On Wednesday, Houston men’s basketball coach Kelvin Sampson used his postgame press conference after the No. 8 Cougars’ win over UCF to air concerns about the financial condition of his school’s athletic department.

“We’re poor,” Sampson said. “We’re poor when I got here, and we’re still poor. We probably have the lowest budget of anybody in Power Four.”

That group—of the SEC, Big Ten, ACC and Big 12—unofficially defines the top tier of the NCAA’s Football Bowl Subdivision (FBS) following the plunder of the Pac-12.

From a department-wide spending perspective, Sampson’s assessment is close to the mark.
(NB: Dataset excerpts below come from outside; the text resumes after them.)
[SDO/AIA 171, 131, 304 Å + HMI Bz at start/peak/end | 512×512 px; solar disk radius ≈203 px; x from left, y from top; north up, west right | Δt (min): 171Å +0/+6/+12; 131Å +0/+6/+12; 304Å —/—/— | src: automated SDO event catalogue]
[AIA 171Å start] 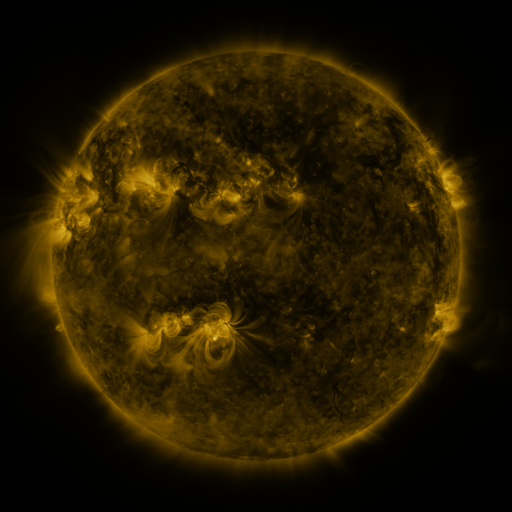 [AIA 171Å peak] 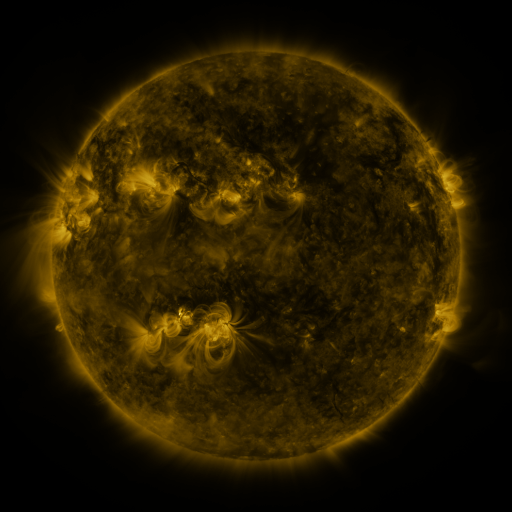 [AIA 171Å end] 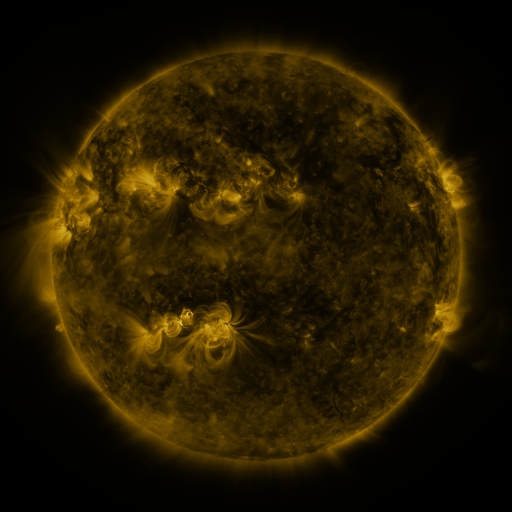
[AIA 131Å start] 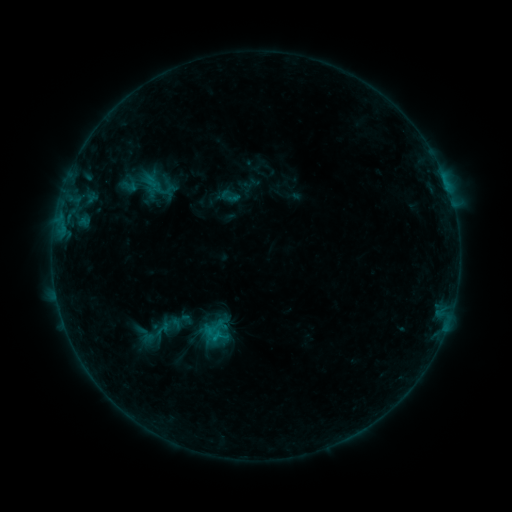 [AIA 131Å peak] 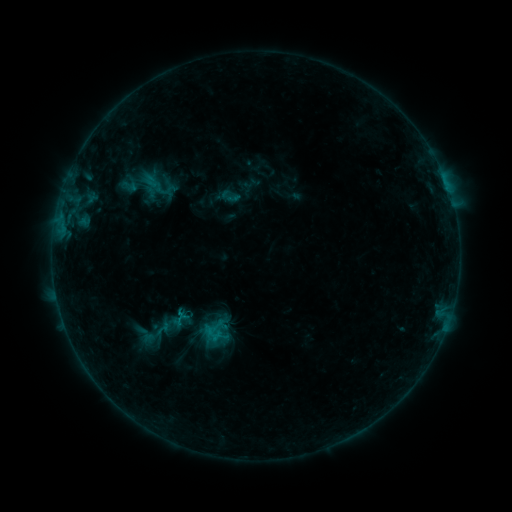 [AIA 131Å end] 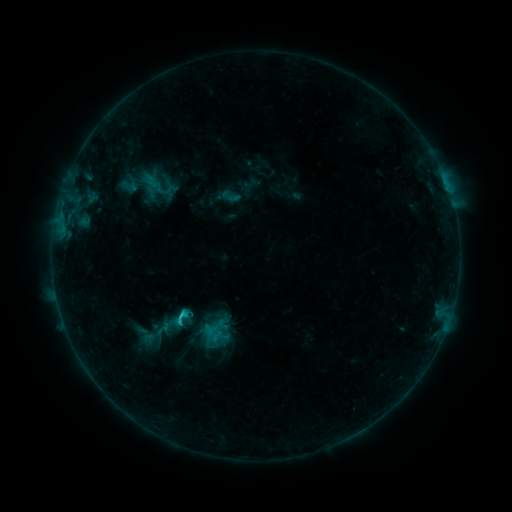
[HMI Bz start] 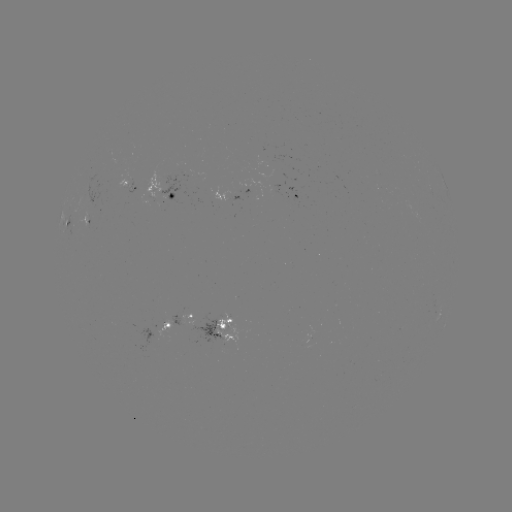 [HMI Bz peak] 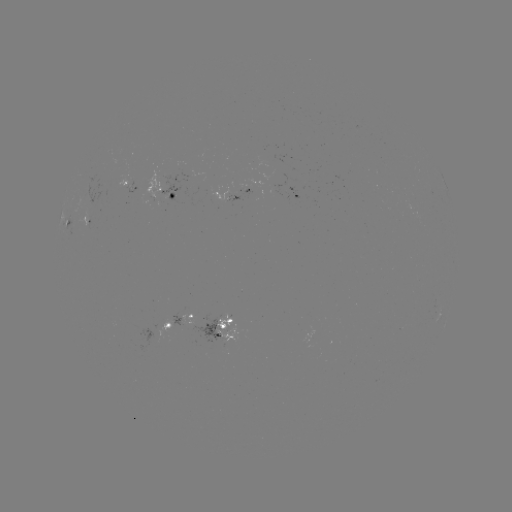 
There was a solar flare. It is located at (217, 343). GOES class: C1.4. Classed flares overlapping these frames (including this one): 1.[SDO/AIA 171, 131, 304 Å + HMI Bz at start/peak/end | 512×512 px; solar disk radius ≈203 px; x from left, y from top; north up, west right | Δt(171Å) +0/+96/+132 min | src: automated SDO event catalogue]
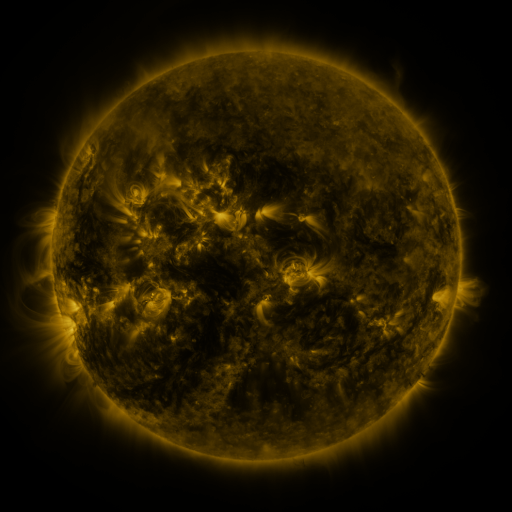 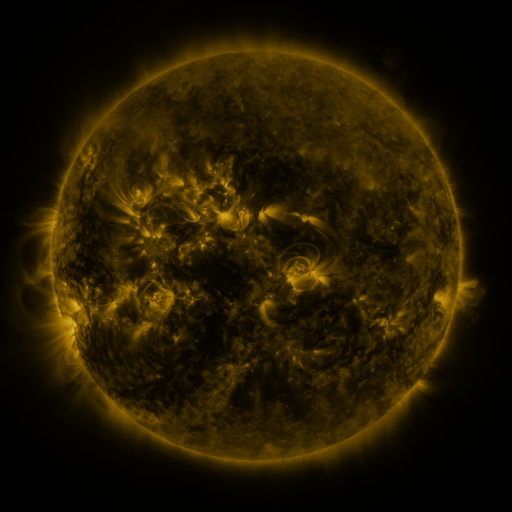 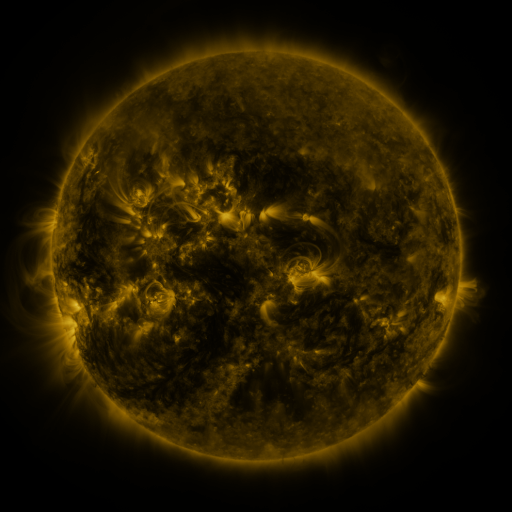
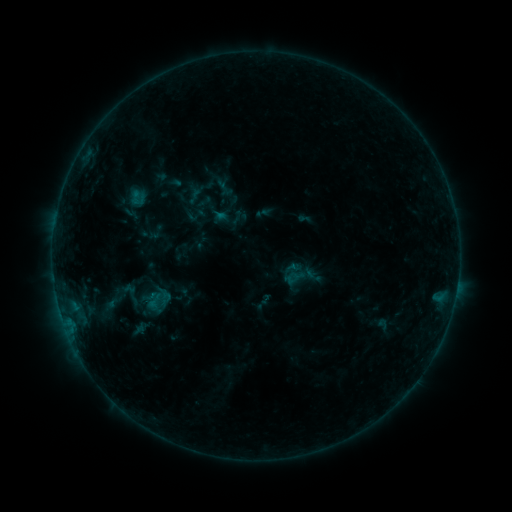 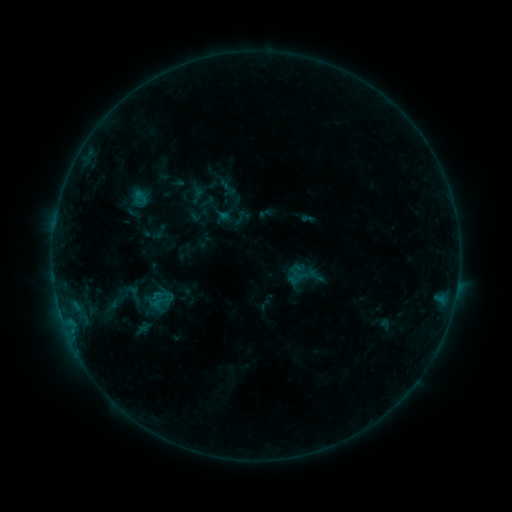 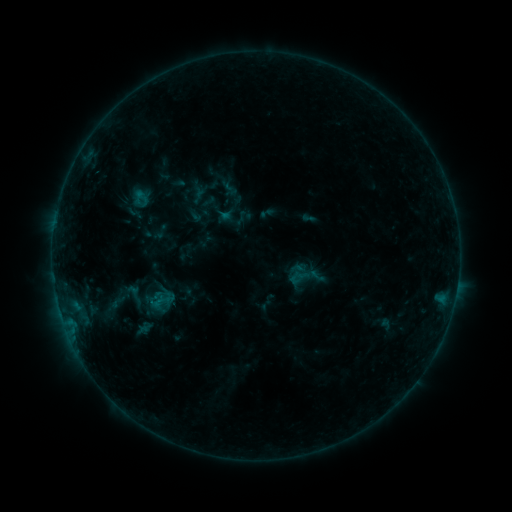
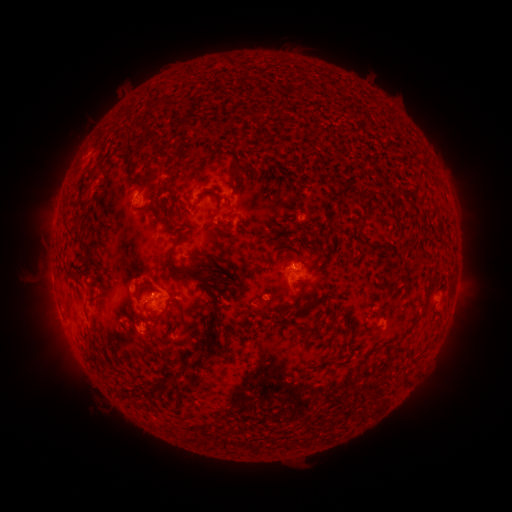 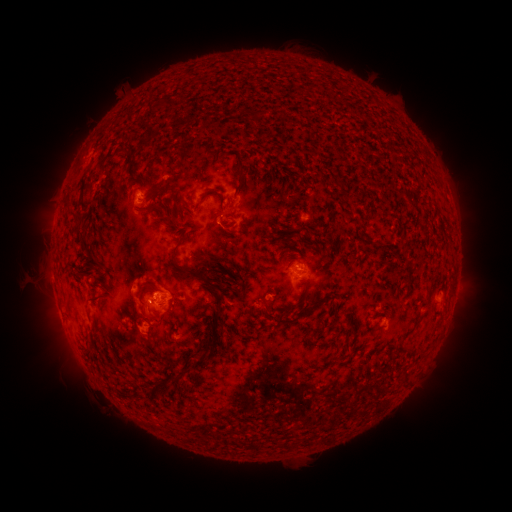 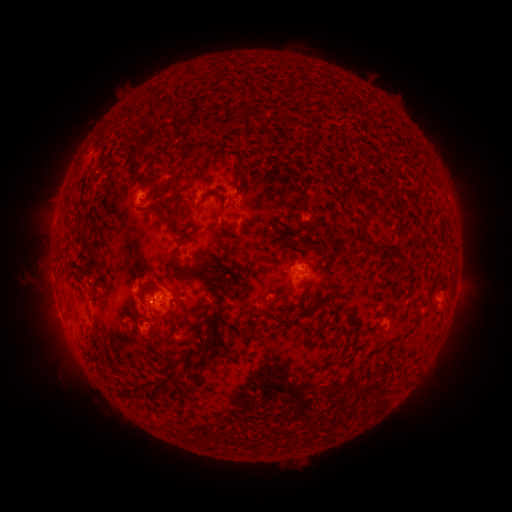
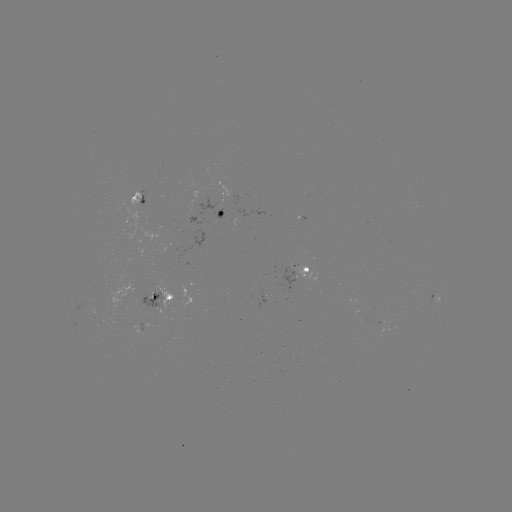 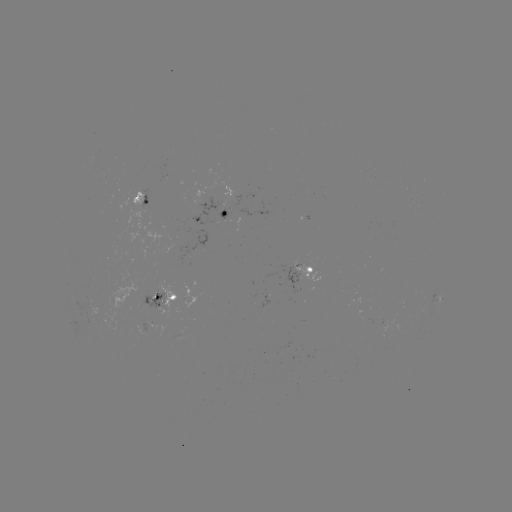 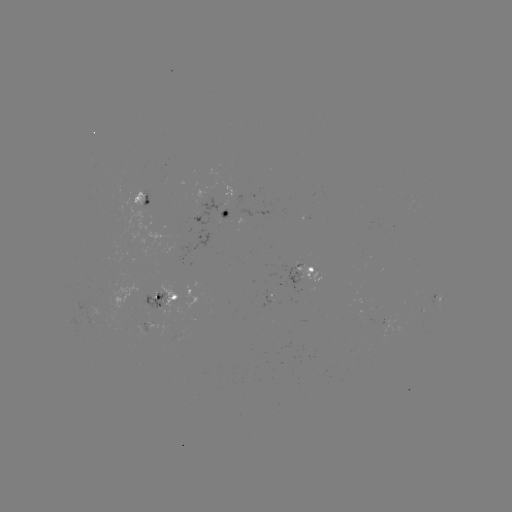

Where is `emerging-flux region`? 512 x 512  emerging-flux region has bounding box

In its most recent NCAA financial disclosures, UH reported $98.9 million in total athletics operating expenses for fiscal year 2025. That figure, according to Sportico’s college sports finances database, would rank below every Power Four school’s FY24 spending total—except, notably, UCF. The Knights, meanwhile, reported $94.5 million in athletics spending for FY25.

Sampson’s gripe begins to fray, however, when the focus narrows to men’s basketball.

Despite broader budget constraints, Houston reported spending $14.6 million on its men’s basketball program in FY25, a $2 million increase from the $12.6 million it spent the previous year. That FY24 figure alone exceeded the men’s basketball budgets of at least 26 current Power Four programs.

In other words, while Houston may lag its peers in overall athletic resources, Sampson’s program is a clear outlier within the department. Then again it has become the school’s athletic crown jewel, advancing to the NCAA national championship game last season and being well-positioned to make a deep run this year.

Formerly a member of the American Athletic Conference, Houston joined the Big 12 in July 2023, along with UCF, BYU and Cincinnati. 

Since then, the Bearcats’ overall athletics spending has outpaced that of their public American-to-Big 12 peers, with Cincinnati’s FY25 operating expenses rising to $119.3 million, a 13.4% jump from the prior year.  

During Wednesday’s postgame presser, Sampson prefaced his remarks by stressing that his players are competitively compensated through NIL and revenue-sharing. He has been proactive—at times, ahead of the curve—in finding ways of directing money toward athletes. As Sportico previously detailed, Houston was the first school to commit to participating in the NIL-paying Players Era Festival back in 2024.